The biggest obstacle to NDC adoption has been after ticketing support, but for the last 18- 24 months the travel agency community has been more actively engaged in the NDC effort. This has resulted new levels NDC certification including Full Offer and Order Management, NDC @Scale (currently available for airlines only) and NDC Business Travel Ready specifically designed to support the corporate travel industry. With new aggregators such as Duffel, Atriis and TP Connects providing a platform for travel agents, servicing issues are slowly being resolved within the context of NDC. Farelogix remains and independent entity (for now) and also offers a one-off (single airline or airline group) solution called SPRK for the travel agent community.
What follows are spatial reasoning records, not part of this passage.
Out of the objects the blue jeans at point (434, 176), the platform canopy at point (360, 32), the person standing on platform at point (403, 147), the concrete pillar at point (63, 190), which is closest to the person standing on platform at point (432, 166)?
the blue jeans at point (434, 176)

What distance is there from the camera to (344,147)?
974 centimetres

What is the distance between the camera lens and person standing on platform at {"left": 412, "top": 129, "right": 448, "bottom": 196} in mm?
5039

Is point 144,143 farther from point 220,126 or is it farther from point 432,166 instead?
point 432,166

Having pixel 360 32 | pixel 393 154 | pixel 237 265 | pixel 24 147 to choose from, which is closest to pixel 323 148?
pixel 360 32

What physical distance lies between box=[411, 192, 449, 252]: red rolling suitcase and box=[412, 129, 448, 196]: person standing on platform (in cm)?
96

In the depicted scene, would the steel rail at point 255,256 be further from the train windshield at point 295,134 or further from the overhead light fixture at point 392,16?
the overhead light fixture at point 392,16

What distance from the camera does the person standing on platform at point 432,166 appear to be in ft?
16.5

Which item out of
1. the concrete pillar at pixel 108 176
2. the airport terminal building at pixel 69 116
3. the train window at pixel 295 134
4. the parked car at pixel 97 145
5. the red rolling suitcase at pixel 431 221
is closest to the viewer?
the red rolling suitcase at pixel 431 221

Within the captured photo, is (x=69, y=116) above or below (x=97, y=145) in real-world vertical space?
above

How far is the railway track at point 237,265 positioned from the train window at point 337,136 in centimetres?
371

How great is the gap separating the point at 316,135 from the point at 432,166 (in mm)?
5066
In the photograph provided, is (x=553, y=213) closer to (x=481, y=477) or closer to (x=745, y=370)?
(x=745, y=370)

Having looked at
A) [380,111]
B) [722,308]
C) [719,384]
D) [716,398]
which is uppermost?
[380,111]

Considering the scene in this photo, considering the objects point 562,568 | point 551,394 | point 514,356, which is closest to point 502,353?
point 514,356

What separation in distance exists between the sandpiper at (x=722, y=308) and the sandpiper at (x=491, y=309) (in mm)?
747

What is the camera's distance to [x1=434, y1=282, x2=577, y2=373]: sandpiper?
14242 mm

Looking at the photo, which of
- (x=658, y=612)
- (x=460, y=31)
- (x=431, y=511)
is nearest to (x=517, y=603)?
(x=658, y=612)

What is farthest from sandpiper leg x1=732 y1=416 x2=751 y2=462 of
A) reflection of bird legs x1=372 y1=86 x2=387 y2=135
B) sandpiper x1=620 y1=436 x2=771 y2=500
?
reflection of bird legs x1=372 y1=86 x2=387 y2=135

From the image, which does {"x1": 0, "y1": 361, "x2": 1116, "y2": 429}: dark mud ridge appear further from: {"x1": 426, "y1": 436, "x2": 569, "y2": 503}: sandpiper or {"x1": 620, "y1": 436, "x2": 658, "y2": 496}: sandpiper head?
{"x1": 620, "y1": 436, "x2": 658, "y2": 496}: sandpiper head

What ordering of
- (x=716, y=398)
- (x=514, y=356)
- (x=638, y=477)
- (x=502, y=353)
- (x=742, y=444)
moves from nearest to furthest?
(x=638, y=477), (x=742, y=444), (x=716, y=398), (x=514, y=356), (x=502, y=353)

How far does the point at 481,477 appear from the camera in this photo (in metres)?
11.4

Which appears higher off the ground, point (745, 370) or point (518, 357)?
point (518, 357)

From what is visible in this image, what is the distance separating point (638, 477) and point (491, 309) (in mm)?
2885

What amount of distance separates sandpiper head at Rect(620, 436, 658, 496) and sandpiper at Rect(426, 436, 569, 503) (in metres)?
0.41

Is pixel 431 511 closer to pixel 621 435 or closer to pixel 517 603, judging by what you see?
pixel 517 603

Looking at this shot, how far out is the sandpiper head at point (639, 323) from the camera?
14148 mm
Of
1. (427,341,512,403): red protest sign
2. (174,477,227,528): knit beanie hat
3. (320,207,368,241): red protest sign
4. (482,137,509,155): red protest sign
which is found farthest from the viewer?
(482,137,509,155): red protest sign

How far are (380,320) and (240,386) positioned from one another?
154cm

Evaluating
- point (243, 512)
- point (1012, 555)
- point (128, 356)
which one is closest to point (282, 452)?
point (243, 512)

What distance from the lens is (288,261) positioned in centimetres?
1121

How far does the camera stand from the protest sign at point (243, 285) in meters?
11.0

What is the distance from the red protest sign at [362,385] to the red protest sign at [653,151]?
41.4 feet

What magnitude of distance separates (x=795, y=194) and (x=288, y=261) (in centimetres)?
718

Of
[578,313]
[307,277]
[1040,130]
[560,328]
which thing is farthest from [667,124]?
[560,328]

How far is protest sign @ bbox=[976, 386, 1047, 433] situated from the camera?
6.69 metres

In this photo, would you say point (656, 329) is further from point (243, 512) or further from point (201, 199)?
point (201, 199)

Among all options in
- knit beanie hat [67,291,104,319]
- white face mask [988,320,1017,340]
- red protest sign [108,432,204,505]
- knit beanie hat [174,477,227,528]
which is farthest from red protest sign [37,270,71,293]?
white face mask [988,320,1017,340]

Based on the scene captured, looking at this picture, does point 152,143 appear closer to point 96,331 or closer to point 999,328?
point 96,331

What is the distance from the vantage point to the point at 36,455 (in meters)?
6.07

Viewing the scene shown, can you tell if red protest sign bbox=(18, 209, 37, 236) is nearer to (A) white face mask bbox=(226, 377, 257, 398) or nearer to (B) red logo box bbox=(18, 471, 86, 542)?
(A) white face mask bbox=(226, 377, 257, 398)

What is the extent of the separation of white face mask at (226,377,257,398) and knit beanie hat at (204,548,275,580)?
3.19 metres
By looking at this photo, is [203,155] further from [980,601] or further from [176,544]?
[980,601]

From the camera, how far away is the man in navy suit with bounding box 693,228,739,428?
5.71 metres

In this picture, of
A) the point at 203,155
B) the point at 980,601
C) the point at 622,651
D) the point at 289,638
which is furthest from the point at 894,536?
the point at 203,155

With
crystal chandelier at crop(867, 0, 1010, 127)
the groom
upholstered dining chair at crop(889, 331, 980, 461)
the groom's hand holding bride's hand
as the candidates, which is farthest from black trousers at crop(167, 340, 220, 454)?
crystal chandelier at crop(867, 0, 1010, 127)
GDS will continue to be major distribution players, but will face the potential loss of additional large airline groups if they do not offer a competitive way to allow unique NDC offers through the indirect channel.
There is also additional competition for the GDS from the likes of Google who will continue to pursue direct distribution through Google Flights likely embracing NDC and unique offers. Alternative blockchain platforms such as Winding Tree and Blockskye are likely to gain new attention to not only offer direct content at a lower cost, but with a strong focus on reducing the settlement costs associated with travel transactions.
The reality of a post Covid-19 world is that the airlines will continue to bleed money for many months to come and thus will pursue every effort to reduce costs. With NDC maturing and well-funded alternatives emerging, airlines will push on distribution and settlement costs in order to drive to a return profitability.